Maria Hynes, who was also a patient at St Edmundsbury Hospital, told the court she would often meet Ms O’Hara in the smoking room.
“Elaine was always happy and chatty,” she said. “She always seemed to be in good form when I saw her.”
Ms Hynes had met Ms O’Hara the night before her discharge from hospital and on that morning, August 22nd.
She said Ms O’Hara had been happy as she was “really looking forward” to doing her voluntary work with the Tall Ships festival.
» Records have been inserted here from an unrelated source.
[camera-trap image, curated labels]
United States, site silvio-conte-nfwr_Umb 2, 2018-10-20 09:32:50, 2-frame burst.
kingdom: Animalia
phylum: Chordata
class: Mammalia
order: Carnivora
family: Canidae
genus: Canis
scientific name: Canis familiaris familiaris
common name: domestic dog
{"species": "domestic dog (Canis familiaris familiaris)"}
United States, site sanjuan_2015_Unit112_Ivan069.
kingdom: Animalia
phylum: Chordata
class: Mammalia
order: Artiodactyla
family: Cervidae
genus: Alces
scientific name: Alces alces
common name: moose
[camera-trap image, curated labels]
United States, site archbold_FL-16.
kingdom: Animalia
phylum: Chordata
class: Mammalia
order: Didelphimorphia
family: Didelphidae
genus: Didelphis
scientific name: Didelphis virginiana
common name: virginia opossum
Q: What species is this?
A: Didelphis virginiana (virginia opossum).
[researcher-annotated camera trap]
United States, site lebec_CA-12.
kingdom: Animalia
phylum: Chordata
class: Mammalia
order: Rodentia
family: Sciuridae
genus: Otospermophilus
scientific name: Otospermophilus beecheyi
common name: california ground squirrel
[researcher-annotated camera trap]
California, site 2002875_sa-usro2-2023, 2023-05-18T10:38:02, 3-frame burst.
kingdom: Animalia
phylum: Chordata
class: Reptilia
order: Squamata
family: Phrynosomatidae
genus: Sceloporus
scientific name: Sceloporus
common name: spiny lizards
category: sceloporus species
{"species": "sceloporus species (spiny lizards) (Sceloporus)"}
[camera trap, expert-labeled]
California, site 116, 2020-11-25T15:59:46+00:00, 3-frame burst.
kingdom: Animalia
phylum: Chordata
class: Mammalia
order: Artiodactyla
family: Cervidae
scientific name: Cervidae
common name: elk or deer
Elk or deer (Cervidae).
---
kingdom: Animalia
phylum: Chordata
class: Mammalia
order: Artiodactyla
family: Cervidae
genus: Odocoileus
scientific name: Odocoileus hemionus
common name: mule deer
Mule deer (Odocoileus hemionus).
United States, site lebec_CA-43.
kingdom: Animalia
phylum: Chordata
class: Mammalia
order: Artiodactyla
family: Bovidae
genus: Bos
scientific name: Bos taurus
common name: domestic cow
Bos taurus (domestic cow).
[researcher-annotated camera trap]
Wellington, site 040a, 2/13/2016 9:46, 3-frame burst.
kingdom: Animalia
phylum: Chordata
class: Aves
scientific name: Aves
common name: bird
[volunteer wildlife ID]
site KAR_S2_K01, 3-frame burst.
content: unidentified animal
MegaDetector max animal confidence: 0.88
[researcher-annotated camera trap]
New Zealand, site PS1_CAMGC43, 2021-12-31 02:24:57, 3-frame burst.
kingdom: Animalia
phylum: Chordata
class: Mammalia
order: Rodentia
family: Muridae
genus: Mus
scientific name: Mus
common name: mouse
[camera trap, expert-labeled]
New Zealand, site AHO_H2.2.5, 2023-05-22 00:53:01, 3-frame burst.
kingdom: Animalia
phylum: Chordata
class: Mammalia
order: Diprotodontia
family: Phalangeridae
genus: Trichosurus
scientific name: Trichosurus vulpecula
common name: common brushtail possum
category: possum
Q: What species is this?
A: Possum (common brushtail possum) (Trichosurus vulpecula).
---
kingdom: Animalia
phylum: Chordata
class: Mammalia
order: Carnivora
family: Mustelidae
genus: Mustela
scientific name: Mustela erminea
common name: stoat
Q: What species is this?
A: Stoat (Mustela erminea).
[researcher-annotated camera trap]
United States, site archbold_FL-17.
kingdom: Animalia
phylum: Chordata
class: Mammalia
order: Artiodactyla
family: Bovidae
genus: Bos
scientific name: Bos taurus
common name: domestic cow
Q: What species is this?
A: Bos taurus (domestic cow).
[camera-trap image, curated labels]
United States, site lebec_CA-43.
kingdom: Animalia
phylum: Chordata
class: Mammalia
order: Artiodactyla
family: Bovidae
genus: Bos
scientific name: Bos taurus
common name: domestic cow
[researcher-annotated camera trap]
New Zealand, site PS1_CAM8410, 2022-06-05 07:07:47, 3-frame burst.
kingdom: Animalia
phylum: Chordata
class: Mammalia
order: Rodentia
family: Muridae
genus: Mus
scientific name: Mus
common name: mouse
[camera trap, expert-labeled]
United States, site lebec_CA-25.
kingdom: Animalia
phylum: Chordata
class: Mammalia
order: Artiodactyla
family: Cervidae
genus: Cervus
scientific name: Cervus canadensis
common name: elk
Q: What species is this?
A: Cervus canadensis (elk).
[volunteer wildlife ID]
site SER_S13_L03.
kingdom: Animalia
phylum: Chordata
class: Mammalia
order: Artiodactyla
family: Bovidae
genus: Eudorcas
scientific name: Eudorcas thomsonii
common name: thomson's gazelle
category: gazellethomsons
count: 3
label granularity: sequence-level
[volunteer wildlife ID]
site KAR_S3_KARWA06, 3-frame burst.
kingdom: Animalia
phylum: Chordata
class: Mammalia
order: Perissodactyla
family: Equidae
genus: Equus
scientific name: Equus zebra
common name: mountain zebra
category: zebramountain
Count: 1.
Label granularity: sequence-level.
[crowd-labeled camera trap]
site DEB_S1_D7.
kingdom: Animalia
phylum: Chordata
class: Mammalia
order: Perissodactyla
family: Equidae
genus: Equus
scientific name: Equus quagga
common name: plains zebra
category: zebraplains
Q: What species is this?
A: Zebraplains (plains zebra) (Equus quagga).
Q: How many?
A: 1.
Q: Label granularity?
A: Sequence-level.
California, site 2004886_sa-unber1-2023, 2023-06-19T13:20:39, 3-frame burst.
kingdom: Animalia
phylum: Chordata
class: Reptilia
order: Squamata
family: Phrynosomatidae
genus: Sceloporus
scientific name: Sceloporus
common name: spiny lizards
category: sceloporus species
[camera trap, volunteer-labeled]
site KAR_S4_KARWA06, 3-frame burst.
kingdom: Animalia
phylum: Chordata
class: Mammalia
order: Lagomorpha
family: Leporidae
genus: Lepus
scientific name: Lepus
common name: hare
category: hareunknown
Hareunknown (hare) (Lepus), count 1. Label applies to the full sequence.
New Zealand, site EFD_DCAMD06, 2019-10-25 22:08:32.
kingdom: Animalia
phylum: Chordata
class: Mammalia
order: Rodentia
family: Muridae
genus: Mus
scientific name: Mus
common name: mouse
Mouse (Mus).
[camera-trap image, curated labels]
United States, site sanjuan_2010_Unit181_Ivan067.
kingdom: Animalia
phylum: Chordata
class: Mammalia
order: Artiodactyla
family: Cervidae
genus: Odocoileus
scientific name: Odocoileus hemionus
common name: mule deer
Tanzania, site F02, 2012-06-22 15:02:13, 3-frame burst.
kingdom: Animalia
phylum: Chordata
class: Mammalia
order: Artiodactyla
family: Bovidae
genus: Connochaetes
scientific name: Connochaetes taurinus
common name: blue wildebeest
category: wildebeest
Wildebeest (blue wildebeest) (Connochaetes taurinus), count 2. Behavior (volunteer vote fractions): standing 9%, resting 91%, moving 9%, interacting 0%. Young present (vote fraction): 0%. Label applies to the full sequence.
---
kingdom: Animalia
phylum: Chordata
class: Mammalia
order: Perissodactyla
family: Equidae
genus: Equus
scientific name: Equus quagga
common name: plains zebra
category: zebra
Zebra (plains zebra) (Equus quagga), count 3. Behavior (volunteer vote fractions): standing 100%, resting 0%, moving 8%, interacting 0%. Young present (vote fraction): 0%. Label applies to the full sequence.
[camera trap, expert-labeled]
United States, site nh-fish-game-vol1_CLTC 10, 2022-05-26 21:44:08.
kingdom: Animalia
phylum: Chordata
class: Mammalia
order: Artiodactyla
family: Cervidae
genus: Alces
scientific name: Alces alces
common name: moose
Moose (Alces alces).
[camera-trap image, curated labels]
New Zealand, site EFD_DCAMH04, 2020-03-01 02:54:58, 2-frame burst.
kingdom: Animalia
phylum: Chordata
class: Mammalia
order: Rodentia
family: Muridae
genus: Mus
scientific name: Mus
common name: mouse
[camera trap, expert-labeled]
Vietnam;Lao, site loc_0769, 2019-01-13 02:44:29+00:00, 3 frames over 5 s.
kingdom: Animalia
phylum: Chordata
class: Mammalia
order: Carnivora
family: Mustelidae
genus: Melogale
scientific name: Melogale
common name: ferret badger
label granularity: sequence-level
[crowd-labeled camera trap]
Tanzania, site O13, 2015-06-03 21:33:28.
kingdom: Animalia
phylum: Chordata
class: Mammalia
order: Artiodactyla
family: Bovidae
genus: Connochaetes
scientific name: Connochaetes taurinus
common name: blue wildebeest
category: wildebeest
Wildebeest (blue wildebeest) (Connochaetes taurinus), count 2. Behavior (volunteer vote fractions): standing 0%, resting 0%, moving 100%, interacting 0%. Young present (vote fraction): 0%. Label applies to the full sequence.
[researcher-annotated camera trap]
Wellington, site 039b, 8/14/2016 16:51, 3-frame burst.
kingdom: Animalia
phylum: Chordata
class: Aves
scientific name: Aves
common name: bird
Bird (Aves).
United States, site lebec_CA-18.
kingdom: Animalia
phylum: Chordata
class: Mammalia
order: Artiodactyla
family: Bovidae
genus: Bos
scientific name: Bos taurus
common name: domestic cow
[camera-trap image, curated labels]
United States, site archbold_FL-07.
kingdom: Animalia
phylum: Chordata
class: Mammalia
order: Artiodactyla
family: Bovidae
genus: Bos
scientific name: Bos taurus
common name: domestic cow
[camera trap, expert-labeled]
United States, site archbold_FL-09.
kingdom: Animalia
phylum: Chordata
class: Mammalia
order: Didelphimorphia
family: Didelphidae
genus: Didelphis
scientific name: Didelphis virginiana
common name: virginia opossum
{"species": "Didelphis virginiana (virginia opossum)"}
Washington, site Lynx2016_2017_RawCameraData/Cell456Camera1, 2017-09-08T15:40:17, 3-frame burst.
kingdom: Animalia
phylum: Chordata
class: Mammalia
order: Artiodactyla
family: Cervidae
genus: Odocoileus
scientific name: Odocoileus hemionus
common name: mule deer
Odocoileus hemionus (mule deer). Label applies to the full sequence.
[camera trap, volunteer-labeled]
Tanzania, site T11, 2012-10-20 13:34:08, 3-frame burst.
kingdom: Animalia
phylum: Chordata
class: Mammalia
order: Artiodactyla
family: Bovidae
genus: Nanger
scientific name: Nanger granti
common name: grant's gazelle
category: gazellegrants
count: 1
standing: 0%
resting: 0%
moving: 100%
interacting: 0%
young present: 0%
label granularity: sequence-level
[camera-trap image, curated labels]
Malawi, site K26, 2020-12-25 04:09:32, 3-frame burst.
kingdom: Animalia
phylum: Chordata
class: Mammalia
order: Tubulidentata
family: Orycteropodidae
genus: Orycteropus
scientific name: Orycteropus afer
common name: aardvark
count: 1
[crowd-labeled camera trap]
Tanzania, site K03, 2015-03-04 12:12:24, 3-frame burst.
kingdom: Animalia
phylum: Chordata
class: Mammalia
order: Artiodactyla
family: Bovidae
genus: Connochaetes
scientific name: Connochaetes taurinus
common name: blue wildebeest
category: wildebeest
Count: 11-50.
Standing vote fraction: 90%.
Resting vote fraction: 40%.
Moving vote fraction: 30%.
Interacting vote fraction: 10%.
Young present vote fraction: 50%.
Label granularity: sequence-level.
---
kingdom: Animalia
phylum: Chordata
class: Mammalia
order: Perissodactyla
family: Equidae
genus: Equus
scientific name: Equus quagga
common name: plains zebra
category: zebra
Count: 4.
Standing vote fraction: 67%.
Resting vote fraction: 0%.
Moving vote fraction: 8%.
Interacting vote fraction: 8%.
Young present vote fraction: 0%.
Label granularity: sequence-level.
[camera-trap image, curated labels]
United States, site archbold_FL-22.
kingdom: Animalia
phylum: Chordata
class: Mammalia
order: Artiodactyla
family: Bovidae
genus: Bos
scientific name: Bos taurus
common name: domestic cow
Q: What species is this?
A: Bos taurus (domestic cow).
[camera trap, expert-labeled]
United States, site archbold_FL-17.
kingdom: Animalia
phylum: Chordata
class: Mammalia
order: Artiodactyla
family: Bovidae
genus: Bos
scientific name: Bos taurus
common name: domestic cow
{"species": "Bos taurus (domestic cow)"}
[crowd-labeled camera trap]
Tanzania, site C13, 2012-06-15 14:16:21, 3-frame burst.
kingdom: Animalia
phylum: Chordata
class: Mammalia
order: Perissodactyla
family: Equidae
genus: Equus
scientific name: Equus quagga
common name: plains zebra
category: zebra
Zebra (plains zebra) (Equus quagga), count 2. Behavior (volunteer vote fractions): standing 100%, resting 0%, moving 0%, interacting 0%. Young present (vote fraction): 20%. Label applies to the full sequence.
But on the night before she was discharged Ms O’Hara had also asked her how she would “commit suicide”.
These were not issues patients ever discussed between themselves, the court heard.
Ms Hynes said Ms O’Hara had continued to tell her how she would kill herself and described having a rope either in her wardrobe or in the vicinity of it. “She said she had it for quite a long time.”
Before she left on the morning of August 22nd, Ms O’Hara had come into Ms Hynes’s room and was “in great form”.
“I gave her a big hug and off she went.”
She had been with the doctor and was looking forward to heading out, but might also have been “a little bit apprehensive”, Ms Hynes said.
Under cross examination, Ms Hynes agreed she had not wanted to entertain the discussion about suicide. But she agreed Ms O’Hara had gone on to discuss very specific details.
The court also heard evidence from Rosetta Callan, who was a nurse at St Edmundsbury at the time of Ms O'Hara's last admission in July and August 2012.
She said she had a conversation with Ms O’Hara on the night before she was discharged on August 22nd, 2012. Ms Callan had been working nights.
She had known Ms O’Hara “fairly well”, she said. On that occasion, it was about 11pm and Ms O’Hara had been “kind of quiet”.
“She said, ‘I’m just pissed off’.”
Ms O’Hara had started telling her about a man she had met but had not told her his name. She had said they both had an interest in bondage.
Ms Callan said she knew where Ms O’Hara had lived and that she had told her the man she had met lived “nearby”. She had said he was a “neighbour” and that she passed the house every day.
Elaine O’Hara had said the man had a key to her apartment and Ms Callan had asked her why she did not go to gardaí if he was “harassing her”.
Ms O’Hara had said it was because the man had young children. “She loved kids so she would not like to harm them by going to the guards.”
Ciara Ní Dubhlaing, a pharmacist at St Patrick’s, which also deals with medication for St Edmundsbury Hospital, was shown a bag of medication which she agreed had been prescribed for Ms O’Hara.
Tablets included anti-depressants, a drug for treating asthma, another for treating anxiety and nerve pain, cholesterol medication and an anti-spasmodic.
Ms O’Hara’s handbag, which also contained a number of medications, including over-the-counter remedies, was also produced to the court.
Ms Ní Dubhlaing agreed under cross examination that patients were not issued with medication on leaving the hospital but were given prescriptions for their own pharmacist.